Random optimization
Random optimization (RO) is a family of numerical optimization methods that do not require the gradient of the problem to be optimized and RO can hence be used on functions that are not continuous or differentiable. Such optimization methods are also known as direct-search, derivative-free, or black-box methods.
The name random optimization is attributed to Matyas [1] who made an early presentation of RO along with basic mathematical analysis. RO works by iteratively moving to better positions in the search-space which are sampled using e.g. a normal distribution surrounding the current position.
Algorithm
Let f: ℝn → ℝ be the fitness or cost function which must be minimized. Let x ∈ ℝn designate a position or candidate solution in the search-space. The basic RO algorithm can then be described as:
- Initialize x with a random position in the search-space.

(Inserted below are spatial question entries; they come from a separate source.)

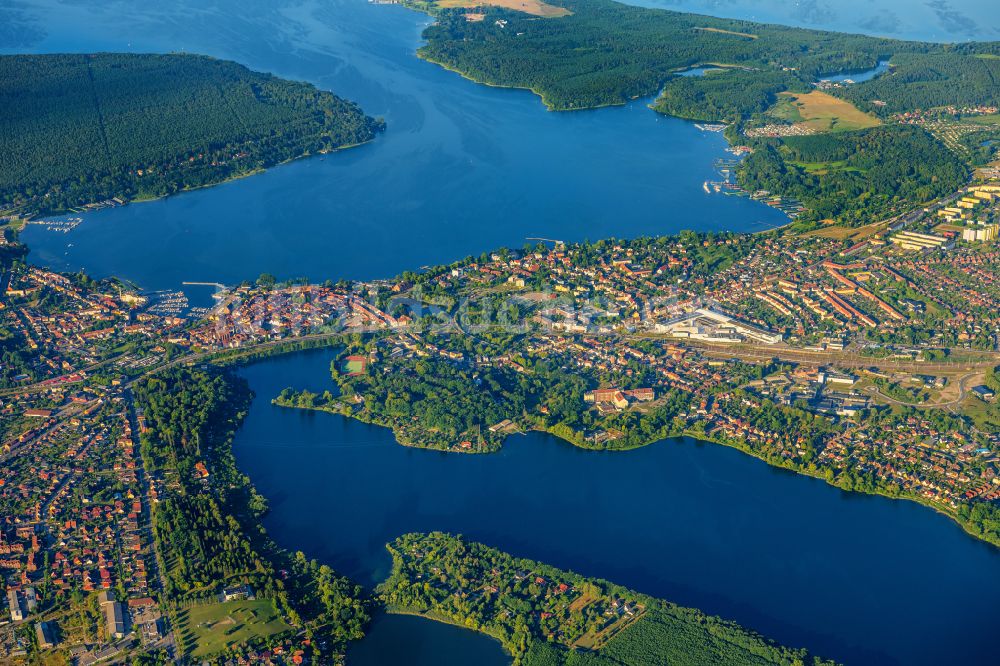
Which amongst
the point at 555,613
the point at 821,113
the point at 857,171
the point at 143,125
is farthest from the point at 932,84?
the point at 555,613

- Until a termination criterion is met (e.g. number of iterations performed, or adequate fitness reached), repeat the following:
- Sample a new position y by adding a normally distributed random vector to the current position x
- If (f(y) < f(x)) then move to the new position by setting x = y
- Now x holds the best-found position.
This algorithm corresponds to a (1+1) Evolution Strategy with constant step-size.
Convergence and variants
Matyas showed the basic form of RO converges to the optimum of a simple unimodal function by using a limit-proof which shows convergence to the optimum is certain to occur if a potentially infinite number of iterations are performed. However, this proof is not useful in practise because a finite number of iterations can only be executed. In fact, such a theoretical limit-proof will also show that purely random sampling of the search-space will inevitably yield a sample arbitrarily close to the optimum.

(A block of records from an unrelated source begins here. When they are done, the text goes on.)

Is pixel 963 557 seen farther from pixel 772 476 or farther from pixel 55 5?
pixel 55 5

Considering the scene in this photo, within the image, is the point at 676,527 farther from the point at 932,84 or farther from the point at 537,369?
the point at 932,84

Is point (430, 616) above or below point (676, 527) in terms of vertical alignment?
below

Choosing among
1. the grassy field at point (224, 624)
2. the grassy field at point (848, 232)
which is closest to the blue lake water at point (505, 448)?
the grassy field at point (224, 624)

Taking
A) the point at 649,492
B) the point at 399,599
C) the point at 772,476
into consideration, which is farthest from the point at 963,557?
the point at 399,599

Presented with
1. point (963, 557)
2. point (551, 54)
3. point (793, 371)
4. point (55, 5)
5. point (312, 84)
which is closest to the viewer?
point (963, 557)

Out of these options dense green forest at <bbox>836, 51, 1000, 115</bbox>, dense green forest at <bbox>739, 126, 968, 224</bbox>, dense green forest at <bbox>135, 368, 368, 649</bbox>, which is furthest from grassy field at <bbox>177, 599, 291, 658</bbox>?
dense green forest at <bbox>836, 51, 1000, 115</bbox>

Mathematical analyses are also conducted by Baba [2] and Solis and Wets [3] to establish that convergence to a region surrounding the optimum is inevitable under some mild conditions for RO variants using other probability distributions for the sampling. An estimate on the number of iterations required to approach the optimum is derived by Dorea.[4] These analyses are criticized through empirical experiments by Sarma [5] who used the optimizer variants of Baba and Dorea on two real-world problems, showing the optimum to be approached very slowly and moreover that the methods were actually unable to locate a solution of adequate fitness, unless the process was started sufficiently close to the optimum to begin with.
See also
- Random search is a closely related family of optimization methods which sample from a hypersphere instead of a normal distribution.

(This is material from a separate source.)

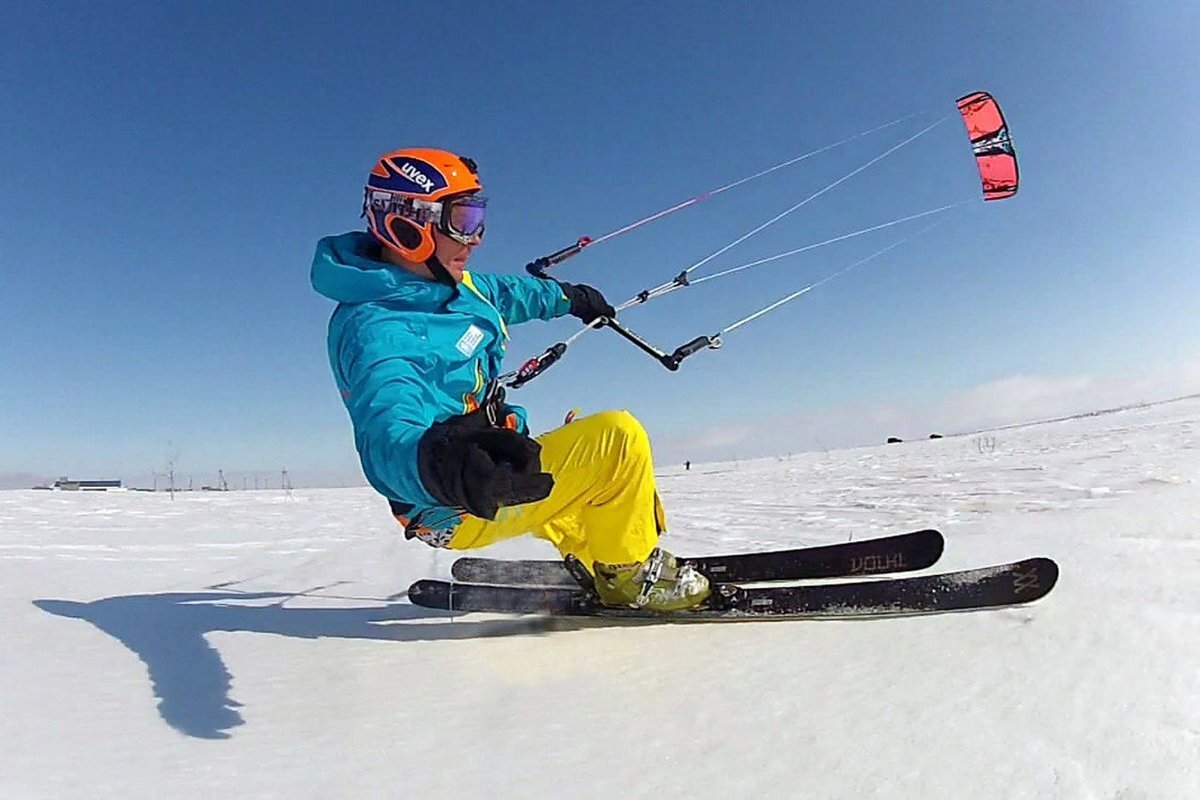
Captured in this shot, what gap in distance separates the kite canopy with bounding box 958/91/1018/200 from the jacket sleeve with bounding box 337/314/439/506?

- Luus–Jaakola is a closely related optimization method using a uniform distribution in its sampling and a simple formula for exponentially decreasing the sampling range.
- Pattern search takes steps along the axes of the search-space using exponentially decreasing step sizes.
- Stochastic optimization
References
- ↑ Matyas, J. (1965). "Random optimization". Automation and Remote Control 26 (2): 246–253.
- ↑ Baba, N. (1981). "Convergence of a random optimization method for constrained optimization problems". Journal of Optimization Theory and Applications 33 (4): 451–461. doi:10.1007/bf00935752.
- ↑ Solis, F.J.; Wets, R.J-B. (1981). "Minimization by random search techniques". Mathematics of Operation Research 6 (1): 19–30. doi:10.1287/moor.6.1.19.
- ↑ Dorea, C.C.Y. (1983). "Expected number of steps of a random optimization method". Journal of Optimization Theory and Applications 39 (3): 165–171. doi:10.1007/bf00934526.
- ↑ Sarma, M.S. (1990). "On the convergence of the Baba and Dorea random optimization methods". Journal of Optimization Theory and Applications 66 (2): 337–343. doi:10.1007/bf00939542.